**DOCUMENT EXTRACT:**
++++++++++++++++++++

Some of the Deputies who were seeking to speak took up 25 to 35 minutes of debating time by the carryover of another business and I sat here awaiting the opportunity to speak during those 35 minutes. However, I will conclude as quickly as I can because I know others are very anxious to contribute. The two points I made at the start are the ones I should like the Minister to address because they are the fundamental flaws in the legislation as it stands. He can return to the other issues.

We support entirely the initiative to bring in controls in this area. We believe that a good deal of progress has been made on the Bill but that further progress needs to be made.

I welcome the opportunity to speak on this Bill. The House will remember the tragic death some years ago of a young man in an institution in Dublin which caused a great deal of public alarm. I was sufficiently interested to go along to the institute at the invitation of many of the people working there to establish what was going on. As a result of that visit I was shown copies of the coroner's report which subsequently exonerated the institute completely from any responsibility in relation to the tragic death of that young man. He had not disclosed he was taking another drug which, unfortunately, interacted with the one being tested. There were four other volunteers on the same drug but they had no ill effects. As a result of that tragic incident the institute initiated a number of new tests on volunteers.

++++++++++++++++++++

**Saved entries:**
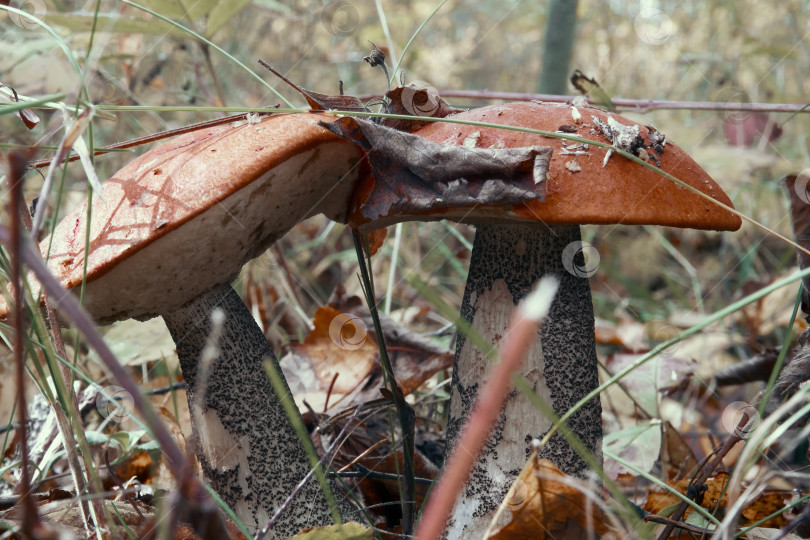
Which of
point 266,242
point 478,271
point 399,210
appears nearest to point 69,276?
point 266,242

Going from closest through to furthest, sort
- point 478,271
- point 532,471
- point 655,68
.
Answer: point 532,471
point 478,271
point 655,68

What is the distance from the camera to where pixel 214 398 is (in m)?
1.37

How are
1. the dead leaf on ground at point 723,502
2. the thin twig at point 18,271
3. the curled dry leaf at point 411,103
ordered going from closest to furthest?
the thin twig at point 18,271
the curled dry leaf at point 411,103
the dead leaf on ground at point 723,502

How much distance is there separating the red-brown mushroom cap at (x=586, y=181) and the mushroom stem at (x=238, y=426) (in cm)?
41

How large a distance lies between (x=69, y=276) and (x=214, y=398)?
45 centimetres

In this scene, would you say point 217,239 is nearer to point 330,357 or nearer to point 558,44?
point 330,357

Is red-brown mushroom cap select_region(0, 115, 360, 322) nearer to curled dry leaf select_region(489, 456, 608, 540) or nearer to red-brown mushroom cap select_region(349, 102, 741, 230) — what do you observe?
red-brown mushroom cap select_region(349, 102, 741, 230)

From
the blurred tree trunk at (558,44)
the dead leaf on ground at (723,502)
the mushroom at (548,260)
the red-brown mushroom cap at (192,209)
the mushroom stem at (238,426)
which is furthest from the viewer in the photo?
the blurred tree trunk at (558,44)

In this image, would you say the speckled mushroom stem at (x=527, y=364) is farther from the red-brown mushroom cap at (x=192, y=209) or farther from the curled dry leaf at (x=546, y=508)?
the red-brown mushroom cap at (x=192, y=209)

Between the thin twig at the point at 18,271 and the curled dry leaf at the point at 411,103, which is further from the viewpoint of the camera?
the curled dry leaf at the point at 411,103

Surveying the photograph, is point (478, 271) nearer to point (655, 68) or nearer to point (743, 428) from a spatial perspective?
point (743, 428)

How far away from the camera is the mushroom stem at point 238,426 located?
1370 mm

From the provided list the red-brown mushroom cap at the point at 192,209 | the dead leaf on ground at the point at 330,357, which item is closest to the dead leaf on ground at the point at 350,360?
the dead leaf on ground at the point at 330,357

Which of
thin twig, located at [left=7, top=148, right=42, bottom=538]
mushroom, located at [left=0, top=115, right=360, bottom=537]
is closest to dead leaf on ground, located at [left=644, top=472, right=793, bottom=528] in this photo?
mushroom, located at [left=0, top=115, right=360, bottom=537]
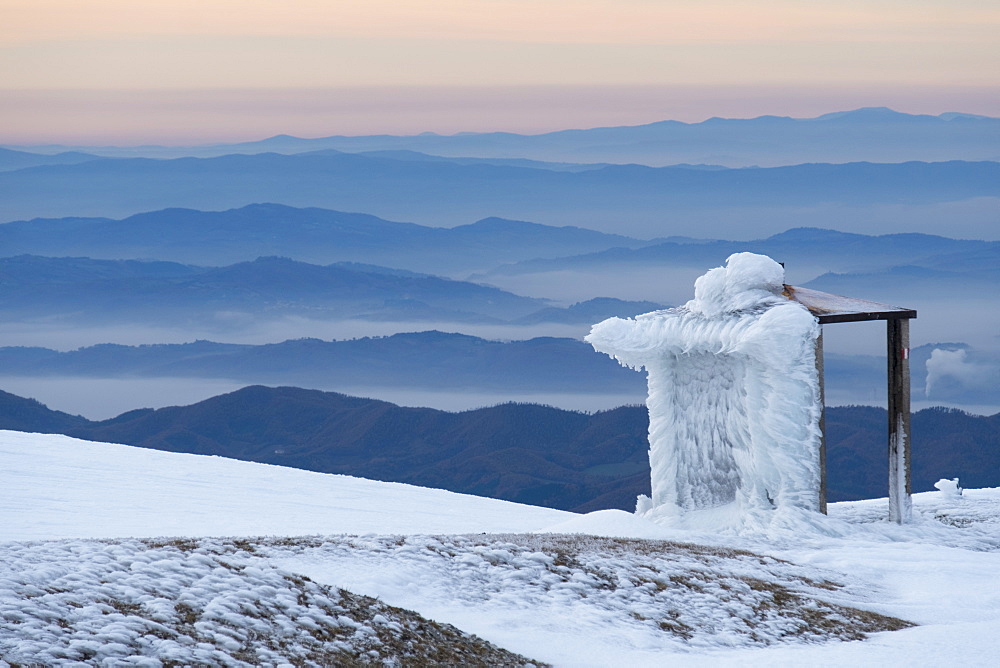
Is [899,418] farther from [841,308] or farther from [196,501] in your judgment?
[196,501]

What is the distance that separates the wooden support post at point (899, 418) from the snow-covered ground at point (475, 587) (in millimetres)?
383

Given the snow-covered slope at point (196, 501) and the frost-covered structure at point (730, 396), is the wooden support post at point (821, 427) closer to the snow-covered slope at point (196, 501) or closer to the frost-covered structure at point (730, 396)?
the frost-covered structure at point (730, 396)

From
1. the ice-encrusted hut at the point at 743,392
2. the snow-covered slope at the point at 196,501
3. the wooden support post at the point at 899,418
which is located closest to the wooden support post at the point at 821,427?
the ice-encrusted hut at the point at 743,392

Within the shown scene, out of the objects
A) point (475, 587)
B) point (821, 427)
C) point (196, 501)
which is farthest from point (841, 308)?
point (196, 501)

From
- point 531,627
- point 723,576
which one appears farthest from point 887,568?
point 531,627

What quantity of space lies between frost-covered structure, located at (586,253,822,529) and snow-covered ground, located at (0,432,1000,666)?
931 mm

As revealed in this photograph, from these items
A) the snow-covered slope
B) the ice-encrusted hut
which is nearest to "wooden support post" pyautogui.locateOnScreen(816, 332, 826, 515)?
the ice-encrusted hut

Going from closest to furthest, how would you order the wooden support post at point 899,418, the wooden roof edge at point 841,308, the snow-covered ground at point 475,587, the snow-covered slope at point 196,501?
the snow-covered ground at point 475,587 → the snow-covered slope at point 196,501 → the wooden roof edge at point 841,308 → the wooden support post at point 899,418

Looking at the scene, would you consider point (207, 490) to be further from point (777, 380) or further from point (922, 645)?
point (922, 645)

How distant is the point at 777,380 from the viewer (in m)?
14.2

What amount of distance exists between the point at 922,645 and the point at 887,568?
10.7ft

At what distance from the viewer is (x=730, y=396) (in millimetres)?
14828

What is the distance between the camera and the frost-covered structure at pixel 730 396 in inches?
557

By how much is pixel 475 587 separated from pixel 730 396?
6233 millimetres
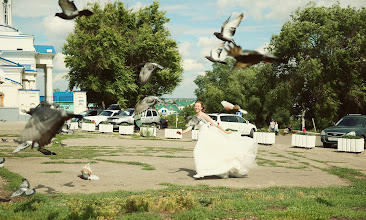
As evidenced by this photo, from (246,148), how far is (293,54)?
→ 2880cm

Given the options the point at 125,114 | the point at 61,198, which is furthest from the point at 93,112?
the point at 61,198

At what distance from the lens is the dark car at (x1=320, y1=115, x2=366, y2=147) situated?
67.6 feet

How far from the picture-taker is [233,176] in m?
10.1

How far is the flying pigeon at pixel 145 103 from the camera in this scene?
5527 millimetres

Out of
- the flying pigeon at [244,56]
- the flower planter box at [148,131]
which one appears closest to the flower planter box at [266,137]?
the flower planter box at [148,131]

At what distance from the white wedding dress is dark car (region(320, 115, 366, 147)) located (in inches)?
467

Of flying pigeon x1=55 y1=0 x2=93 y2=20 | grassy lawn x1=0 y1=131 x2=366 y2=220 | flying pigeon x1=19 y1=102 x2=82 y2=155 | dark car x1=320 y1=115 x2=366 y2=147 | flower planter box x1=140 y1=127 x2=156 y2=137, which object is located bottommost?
grassy lawn x1=0 y1=131 x2=366 y2=220

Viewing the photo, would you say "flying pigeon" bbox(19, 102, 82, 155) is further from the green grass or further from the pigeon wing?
the green grass

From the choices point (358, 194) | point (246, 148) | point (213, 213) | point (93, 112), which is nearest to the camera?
point (213, 213)

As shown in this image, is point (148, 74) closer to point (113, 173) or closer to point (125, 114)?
point (113, 173)

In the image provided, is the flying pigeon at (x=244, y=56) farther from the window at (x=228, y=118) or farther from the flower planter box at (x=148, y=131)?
the window at (x=228, y=118)

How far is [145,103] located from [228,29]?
6.06 ft

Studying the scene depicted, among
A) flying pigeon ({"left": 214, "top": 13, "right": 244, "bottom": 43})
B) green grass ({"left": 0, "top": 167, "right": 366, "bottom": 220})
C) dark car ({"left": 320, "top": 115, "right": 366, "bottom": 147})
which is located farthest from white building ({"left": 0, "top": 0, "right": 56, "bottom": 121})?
flying pigeon ({"left": 214, "top": 13, "right": 244, "bottom": 43})

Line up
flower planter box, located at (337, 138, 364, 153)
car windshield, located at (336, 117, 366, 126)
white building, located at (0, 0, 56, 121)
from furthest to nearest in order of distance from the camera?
white building, located at (0, 0, 56, 121)
car windshield, located at (336, 117, 366, 126)
flower planter box, located at (337, 138, 364, 153)
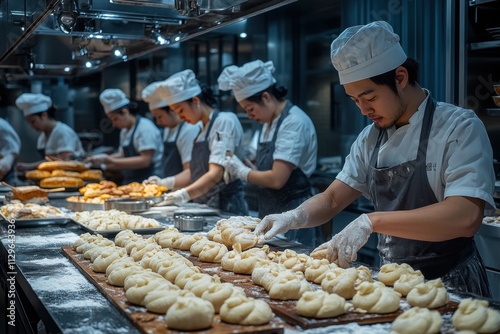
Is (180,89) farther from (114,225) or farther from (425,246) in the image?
(425,246)

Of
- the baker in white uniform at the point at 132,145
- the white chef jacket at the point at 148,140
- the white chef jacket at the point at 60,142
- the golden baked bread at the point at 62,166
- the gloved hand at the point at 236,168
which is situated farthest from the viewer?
the white chef jacket at the point at 60,142

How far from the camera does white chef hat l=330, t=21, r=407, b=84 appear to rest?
8.13ft

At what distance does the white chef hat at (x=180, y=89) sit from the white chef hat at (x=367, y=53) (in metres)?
2.63

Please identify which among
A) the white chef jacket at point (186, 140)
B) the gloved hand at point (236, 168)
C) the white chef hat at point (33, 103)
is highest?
the white chef hat at point (33, 103)

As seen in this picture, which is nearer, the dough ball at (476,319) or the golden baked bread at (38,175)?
the dough ball at (476,319)

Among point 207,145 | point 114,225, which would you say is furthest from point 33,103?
point 114,225

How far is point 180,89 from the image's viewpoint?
16.6 feet

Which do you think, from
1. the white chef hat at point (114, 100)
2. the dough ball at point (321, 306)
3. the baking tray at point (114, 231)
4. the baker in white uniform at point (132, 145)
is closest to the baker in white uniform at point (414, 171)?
the dough ball at point (321, 306)

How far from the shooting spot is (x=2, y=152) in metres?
6.70

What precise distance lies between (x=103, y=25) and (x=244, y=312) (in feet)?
8.79

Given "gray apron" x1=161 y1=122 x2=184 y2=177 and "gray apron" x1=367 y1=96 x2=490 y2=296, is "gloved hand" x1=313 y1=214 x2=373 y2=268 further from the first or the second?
"gray apron" x1=161 y1=122 x2=184 y2=177

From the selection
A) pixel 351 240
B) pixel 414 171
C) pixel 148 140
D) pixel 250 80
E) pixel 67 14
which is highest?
pixel 67 14

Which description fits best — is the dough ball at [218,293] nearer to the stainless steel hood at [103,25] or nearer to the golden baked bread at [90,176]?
the stainless steel hood at [103,25]

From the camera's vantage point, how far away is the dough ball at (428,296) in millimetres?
1860
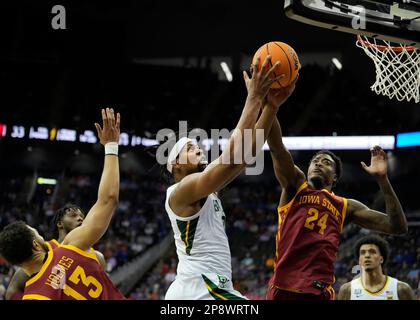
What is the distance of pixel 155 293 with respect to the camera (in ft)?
46.8

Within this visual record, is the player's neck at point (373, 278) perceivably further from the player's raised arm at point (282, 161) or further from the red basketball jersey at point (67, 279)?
the red basketball jersey at point (67, 279)

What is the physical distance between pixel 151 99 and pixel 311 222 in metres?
17.1

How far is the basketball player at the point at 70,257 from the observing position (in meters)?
2.97

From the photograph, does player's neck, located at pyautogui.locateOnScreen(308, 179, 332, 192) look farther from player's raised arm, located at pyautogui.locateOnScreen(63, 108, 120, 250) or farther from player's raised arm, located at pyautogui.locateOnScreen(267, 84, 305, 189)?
player's raised arm, located at pyautogui.locateOnScreen(63, 108, 120, 250)

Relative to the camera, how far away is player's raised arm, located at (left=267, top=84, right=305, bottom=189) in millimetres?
3764

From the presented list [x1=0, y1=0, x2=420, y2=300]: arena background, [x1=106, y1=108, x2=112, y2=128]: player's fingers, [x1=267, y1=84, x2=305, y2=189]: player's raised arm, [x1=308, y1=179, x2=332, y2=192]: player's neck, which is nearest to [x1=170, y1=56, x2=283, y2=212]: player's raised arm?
[x1=106, y1=108, x2=112, y2=128]: player's fingers

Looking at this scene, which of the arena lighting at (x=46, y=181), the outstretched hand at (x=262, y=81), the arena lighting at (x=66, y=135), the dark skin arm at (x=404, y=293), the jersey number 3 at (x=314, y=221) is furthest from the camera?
the arena lighting at (x=46, y=181)

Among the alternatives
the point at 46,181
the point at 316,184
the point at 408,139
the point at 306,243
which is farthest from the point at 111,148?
the point at 46,181

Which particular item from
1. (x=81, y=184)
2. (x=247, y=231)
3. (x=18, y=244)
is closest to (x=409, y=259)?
(x=247, y=231)

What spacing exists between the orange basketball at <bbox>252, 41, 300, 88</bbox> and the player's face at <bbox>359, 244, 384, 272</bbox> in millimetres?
2589

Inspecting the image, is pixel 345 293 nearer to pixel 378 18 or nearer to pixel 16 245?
pixel 378 18

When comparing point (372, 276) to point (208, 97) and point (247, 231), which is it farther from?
point (208, 97)

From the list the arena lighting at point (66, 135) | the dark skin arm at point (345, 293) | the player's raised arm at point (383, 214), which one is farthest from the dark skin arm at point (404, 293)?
the arena lighting at point (66, 135)
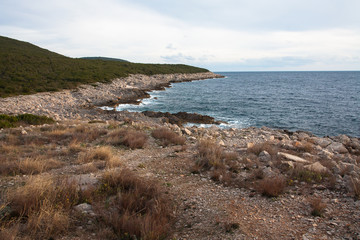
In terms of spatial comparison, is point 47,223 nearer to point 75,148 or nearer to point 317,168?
point 75,148

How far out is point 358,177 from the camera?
7156mm

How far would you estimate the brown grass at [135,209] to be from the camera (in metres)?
4.42

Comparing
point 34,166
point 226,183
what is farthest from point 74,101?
point 226,183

++++++++++++++++++++

**DIRECTIONS:**
Extend the debate on the drug-testing Bill from the point after its final sentence, keeping the same speaker's voice.

**EXPECTED OUTPUT:**
Subsequently I raised the matter at our local health committee. I informed them that the institute would be quite happy if the committee wanted to visit the institute and ask any questions of the clinical director. The committee did visit the institute, as a result of which the director of the institute invited the local health committee to nominate two members to serve on their ethics committee. At that time I was nominated by Deputy Tomás Mac Giolla and a former councillor, Councillor Paddy Dunne, was also nominated to serve on that committee. I found out something about ethics committees and their functions. As an ethics committee our function is not to become involved in the technical detail of any drug being administered but rather to satisfy ourselves that volunteers know there is always a certain risk involved in volunteering for drug testing and understand exactly what is being proposed to them.

The institute are very happy with the provisions of this Bill and are very glad its provisions have been tidied up. The punitive provisions of the original Bill were so as to have almost required the consent of the Minister for Health to authorise a doctor to give a patient a diet chart. Much ground has been covered since. As Deputy Flaherty said, much of the looseness was eliminated in the course of the Seanad debate.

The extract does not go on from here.